START GIVEN ENTRIES
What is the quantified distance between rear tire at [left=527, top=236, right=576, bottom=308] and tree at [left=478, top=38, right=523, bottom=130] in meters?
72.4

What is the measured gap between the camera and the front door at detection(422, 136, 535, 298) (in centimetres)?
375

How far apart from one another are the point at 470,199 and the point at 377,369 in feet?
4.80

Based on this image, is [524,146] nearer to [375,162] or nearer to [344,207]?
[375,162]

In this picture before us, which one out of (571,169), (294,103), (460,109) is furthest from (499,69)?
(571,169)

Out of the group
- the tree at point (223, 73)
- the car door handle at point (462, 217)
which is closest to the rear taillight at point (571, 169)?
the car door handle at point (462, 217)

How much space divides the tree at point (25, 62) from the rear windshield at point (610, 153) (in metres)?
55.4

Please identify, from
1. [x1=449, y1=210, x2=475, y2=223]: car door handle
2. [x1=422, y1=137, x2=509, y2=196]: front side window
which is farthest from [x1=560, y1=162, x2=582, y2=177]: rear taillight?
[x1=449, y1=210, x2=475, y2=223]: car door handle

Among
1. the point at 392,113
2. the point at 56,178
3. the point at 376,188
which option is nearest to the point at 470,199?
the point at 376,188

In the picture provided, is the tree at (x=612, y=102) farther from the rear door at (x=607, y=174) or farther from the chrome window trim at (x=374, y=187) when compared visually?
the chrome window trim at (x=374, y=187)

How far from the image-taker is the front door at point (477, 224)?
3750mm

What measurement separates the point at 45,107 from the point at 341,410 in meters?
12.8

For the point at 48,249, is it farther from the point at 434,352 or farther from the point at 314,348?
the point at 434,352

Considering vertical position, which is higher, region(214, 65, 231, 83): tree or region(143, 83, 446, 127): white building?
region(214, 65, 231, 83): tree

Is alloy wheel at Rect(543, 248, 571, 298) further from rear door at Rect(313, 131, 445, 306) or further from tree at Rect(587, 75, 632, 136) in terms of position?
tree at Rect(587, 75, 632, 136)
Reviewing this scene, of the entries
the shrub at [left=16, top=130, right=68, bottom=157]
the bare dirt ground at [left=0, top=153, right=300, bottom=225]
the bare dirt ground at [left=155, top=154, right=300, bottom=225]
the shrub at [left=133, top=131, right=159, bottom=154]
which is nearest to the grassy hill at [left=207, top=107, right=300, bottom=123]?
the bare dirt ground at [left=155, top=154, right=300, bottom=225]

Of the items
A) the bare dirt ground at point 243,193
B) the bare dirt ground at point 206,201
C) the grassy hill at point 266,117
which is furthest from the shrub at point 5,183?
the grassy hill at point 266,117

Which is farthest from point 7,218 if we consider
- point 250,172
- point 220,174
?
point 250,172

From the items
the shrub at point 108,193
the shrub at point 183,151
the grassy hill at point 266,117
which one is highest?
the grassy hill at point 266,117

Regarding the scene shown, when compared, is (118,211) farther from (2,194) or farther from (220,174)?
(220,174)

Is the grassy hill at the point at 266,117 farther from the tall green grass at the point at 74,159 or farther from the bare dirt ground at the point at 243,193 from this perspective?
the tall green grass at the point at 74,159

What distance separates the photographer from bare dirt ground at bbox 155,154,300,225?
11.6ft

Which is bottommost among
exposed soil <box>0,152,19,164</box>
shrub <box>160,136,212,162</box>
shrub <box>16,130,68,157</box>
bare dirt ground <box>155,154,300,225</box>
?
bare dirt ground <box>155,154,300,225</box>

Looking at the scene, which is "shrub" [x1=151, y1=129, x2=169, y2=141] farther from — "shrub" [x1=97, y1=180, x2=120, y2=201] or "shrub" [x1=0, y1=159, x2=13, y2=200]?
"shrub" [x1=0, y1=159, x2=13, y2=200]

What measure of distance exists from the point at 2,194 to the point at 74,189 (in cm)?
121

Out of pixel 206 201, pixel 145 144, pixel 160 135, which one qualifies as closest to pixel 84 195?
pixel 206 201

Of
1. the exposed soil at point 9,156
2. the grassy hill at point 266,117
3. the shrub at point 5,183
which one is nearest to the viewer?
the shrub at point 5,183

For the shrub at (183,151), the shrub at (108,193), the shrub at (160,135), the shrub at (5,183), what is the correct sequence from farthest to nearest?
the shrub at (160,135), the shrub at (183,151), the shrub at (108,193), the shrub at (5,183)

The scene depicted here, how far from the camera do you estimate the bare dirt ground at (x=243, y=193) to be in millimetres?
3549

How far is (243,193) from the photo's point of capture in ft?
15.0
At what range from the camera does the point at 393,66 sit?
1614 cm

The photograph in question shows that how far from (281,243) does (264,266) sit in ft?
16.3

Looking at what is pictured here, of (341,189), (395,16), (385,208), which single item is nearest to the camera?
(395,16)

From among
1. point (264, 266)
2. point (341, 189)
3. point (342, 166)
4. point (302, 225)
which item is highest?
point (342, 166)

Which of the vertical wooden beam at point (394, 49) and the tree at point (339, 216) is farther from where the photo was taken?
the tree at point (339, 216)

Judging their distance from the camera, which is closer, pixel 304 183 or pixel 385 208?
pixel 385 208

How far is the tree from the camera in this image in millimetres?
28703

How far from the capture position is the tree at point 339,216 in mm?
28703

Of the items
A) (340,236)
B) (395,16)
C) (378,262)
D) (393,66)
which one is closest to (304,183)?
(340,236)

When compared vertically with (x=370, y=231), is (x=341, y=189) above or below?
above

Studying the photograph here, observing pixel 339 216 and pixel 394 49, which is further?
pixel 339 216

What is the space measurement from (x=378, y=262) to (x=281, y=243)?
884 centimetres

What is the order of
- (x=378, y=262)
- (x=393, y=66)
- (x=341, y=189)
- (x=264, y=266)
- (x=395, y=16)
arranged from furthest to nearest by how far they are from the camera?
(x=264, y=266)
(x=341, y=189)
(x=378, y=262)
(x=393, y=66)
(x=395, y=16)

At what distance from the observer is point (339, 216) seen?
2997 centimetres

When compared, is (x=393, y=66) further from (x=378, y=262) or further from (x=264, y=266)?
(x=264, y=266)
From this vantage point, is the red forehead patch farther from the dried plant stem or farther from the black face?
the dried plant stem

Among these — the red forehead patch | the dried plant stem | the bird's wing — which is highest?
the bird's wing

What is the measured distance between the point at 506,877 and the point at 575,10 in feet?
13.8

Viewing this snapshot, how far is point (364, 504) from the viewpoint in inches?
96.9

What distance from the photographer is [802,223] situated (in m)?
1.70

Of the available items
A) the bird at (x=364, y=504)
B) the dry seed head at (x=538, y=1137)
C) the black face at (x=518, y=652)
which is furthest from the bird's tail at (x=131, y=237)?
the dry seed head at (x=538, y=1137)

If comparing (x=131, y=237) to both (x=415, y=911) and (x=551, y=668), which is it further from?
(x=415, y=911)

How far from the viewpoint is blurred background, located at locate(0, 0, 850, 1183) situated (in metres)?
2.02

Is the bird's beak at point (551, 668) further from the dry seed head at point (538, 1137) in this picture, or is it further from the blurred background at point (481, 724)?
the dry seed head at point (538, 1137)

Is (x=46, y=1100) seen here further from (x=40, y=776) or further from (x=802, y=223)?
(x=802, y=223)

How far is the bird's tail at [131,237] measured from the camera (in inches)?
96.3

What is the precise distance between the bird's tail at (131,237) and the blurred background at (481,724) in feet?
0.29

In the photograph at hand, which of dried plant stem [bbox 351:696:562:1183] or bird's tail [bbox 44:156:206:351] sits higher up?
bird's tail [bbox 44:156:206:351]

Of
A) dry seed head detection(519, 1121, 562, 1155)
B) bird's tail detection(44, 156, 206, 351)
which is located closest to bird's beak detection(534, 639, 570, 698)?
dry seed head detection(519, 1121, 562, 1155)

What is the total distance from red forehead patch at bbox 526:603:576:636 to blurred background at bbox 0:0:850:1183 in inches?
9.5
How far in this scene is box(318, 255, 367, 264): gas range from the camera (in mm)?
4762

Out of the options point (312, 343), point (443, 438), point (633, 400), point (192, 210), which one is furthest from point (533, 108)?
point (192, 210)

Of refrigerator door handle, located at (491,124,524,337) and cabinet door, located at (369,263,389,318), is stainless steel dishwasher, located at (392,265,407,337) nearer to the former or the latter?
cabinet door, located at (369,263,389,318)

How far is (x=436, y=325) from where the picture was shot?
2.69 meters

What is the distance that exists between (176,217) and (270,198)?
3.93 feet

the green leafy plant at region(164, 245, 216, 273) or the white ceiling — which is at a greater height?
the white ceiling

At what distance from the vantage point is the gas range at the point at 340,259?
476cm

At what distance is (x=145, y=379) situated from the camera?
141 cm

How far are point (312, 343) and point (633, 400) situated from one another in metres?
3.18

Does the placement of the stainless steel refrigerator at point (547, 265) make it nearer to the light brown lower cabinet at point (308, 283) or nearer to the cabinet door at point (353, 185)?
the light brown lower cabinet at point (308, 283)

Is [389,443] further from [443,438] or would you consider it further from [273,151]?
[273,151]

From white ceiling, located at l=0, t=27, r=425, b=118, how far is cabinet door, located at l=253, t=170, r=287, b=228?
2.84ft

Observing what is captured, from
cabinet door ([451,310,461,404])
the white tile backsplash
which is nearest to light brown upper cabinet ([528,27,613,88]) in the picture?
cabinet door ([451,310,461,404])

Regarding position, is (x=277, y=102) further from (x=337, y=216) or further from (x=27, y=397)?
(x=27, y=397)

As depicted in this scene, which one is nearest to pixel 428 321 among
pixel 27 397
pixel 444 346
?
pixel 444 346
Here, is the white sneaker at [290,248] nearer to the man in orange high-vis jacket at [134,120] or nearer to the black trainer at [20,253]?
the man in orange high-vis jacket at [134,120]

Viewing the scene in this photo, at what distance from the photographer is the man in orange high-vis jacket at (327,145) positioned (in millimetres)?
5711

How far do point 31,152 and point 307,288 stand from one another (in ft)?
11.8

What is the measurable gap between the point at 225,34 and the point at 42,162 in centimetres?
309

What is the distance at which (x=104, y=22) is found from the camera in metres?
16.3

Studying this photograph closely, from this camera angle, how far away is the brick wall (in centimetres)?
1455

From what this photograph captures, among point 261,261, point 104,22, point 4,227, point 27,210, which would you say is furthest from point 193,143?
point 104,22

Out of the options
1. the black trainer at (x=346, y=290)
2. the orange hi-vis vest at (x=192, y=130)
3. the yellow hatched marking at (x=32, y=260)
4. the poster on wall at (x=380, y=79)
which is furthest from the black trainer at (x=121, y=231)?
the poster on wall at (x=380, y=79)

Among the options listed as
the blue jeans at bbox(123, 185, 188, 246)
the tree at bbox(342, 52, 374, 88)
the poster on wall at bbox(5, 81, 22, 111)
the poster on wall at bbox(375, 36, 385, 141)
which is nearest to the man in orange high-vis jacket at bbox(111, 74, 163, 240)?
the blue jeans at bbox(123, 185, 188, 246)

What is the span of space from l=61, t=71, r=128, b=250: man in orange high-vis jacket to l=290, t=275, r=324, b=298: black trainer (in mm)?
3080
END GIVEN ENTRIES
## WRITTEN TASK
Copy out the material character for character, starting at the line that contains "What is the span" and ending at the last line of the material.

## EXPECTED OUTPUT
What is the span of space from l=61, t=71, r=128, b=250: man in orange high-vis jacket to l=290, t=275, r=324, b=298: black trainer (in mm)?
3080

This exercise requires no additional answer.